What is Nationality? What is Color? What is Race? Aren’t We all the Same?
Sherman Alexie is a poet, writer, and filmmaker. But, what makes him so popular? Alexie challenged the existing stereotypes of Native Americans in today’s society and wrote about the struggles Native Americans endure through the use of his own experiences. In grade school, students off all ages were forced to see Native Americans in terms of the past. We all once believed that Native Americans just symbolize Thanksgiving and Pilgrims, but then magically disappeared or died. Not once did I ever hear my grade school teachers speak of colonists killing Native Americans.
In a way, society has forced everyone to distinguish one another from their culture and religion, and as a whole we lack an understanding for each other. Alexie’s novels such as the absolutely true diary of a Part-time Indian, and the Lone Ranger and Tonto fistfight in heaven, fills the gap of cultural misunderstandings.

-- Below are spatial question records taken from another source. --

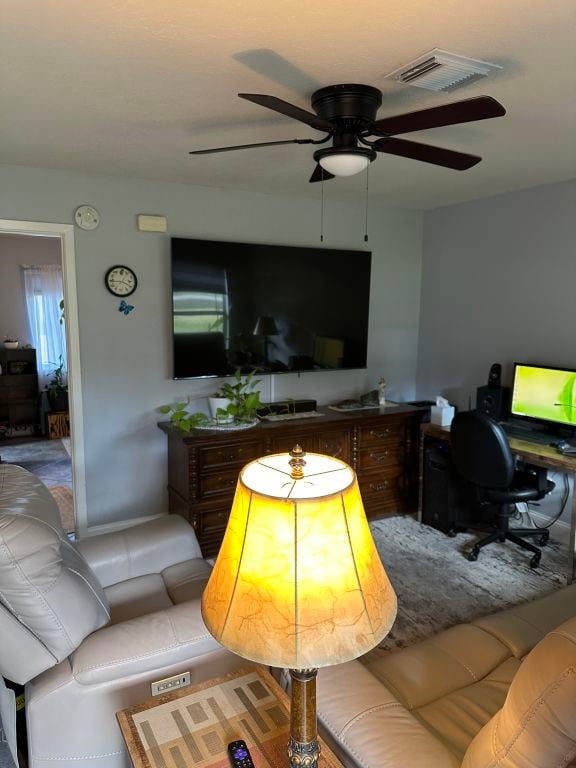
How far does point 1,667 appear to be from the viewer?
1.52 meters

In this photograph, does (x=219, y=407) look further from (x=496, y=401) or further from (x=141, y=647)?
(x=141, y=647)

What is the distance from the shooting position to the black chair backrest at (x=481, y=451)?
3138mm

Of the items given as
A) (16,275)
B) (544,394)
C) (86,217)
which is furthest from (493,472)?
(16,275)

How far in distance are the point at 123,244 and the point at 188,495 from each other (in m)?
1.71

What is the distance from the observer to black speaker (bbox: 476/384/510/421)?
3773 millimetres

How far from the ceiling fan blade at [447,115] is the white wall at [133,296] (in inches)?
81.6

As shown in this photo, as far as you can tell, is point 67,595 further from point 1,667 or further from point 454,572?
point 454,572

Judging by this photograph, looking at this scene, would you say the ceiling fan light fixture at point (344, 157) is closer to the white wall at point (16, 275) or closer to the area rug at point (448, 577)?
the area rug at point (448, 577)

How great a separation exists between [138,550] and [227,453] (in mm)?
1168

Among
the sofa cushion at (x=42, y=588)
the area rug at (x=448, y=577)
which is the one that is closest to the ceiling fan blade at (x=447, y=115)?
the sofa cushion at (x=42, y=588)

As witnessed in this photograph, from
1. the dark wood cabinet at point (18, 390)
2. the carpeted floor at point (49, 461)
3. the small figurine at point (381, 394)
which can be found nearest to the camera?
the small figurine at point (381, 394)

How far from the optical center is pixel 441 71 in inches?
72.6

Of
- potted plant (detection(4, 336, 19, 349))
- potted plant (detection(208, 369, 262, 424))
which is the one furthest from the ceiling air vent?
potted plant (detection(4, 336, 19, 349))

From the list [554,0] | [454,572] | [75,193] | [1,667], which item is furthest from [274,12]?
[454,572]
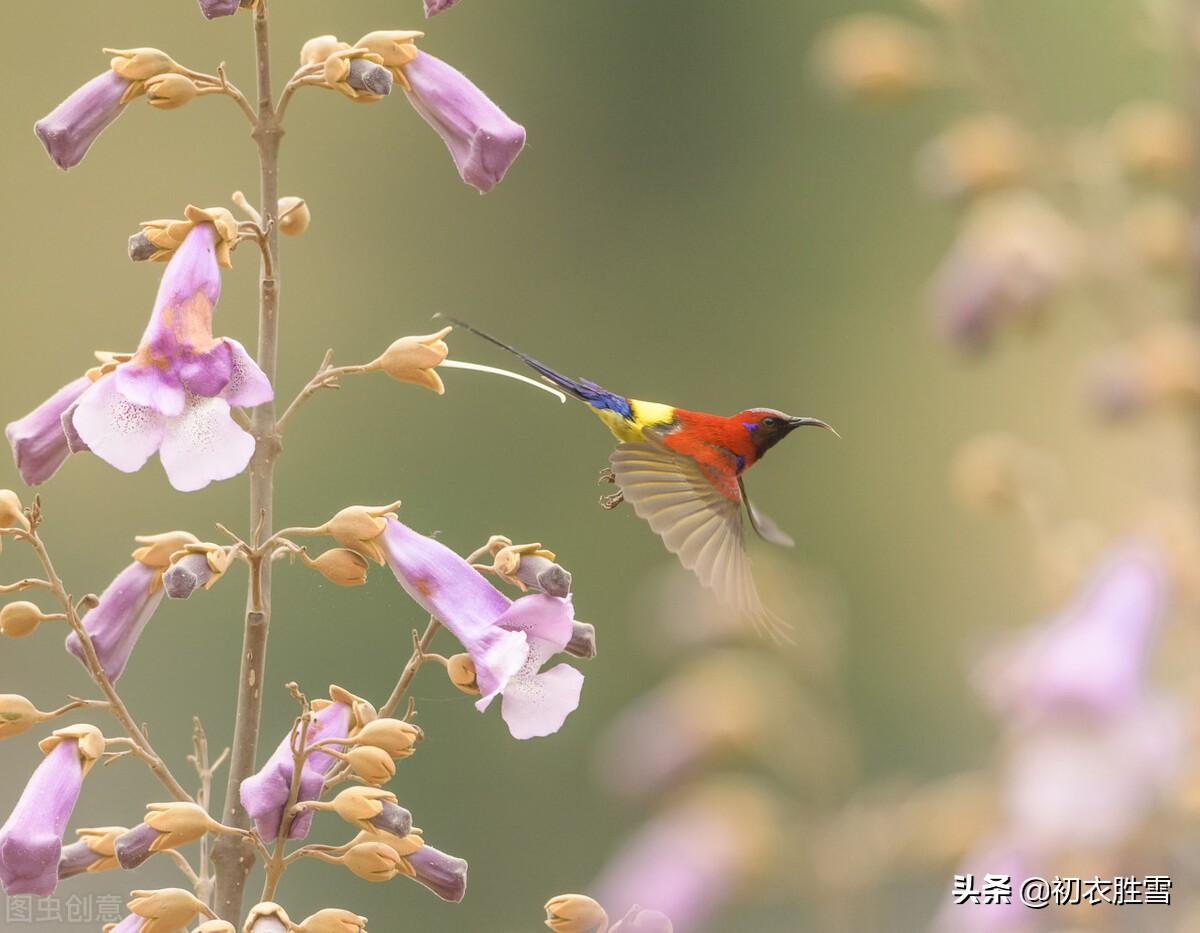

His stories and poetry allows us to see that no matter what culture or nationality we are, we’re all human. In U.S history, the lack of understanding each other is shown through the birth of the Ku Klux Klan, the racist skinhead movement, which developed post-World War II, and even government reservations built for Native Americans.
Through the Chicago Humanities Festival, I got to understand Sherman Alexie’s perspective on history and culture. The event revolved around the idea of understanding Native Americans and life on the reservation. I finally understand that as humans, we try to distinguish ourselves from one another through color, culture, and religion. We use what happened in the past such as 9/11, Wounded Knee, racism and their crimes, to create distinctions and hatred between one another. The problem is we all came from one place. If we go back in history, past the 60s, past slavery, to when human life began, we weren’t born into these nationalities or cultures. We were brothers and sisters, until nature and our own beliefs started to change. Sometimes, we use history to separate each other, when we’re all bonded by it.
The question is, is race even real? Alexie taught me something valuable; we all come from one place, so why should we put so much emphasize on color? The distinctions humans create causes only wars, hate, and separation. Race is an excuse. During colonial times, we developed race distinctions to excuse our greediness in forcing innocent Africans and Native American to be our slaves. We used it to excuse ourselves for killing and stealing Native American land. We even used it to excuse ourselves for not being fair with one another, but that was the past. Our society can let go the excuses we made in the past, to see one another, not as black or white, but as one.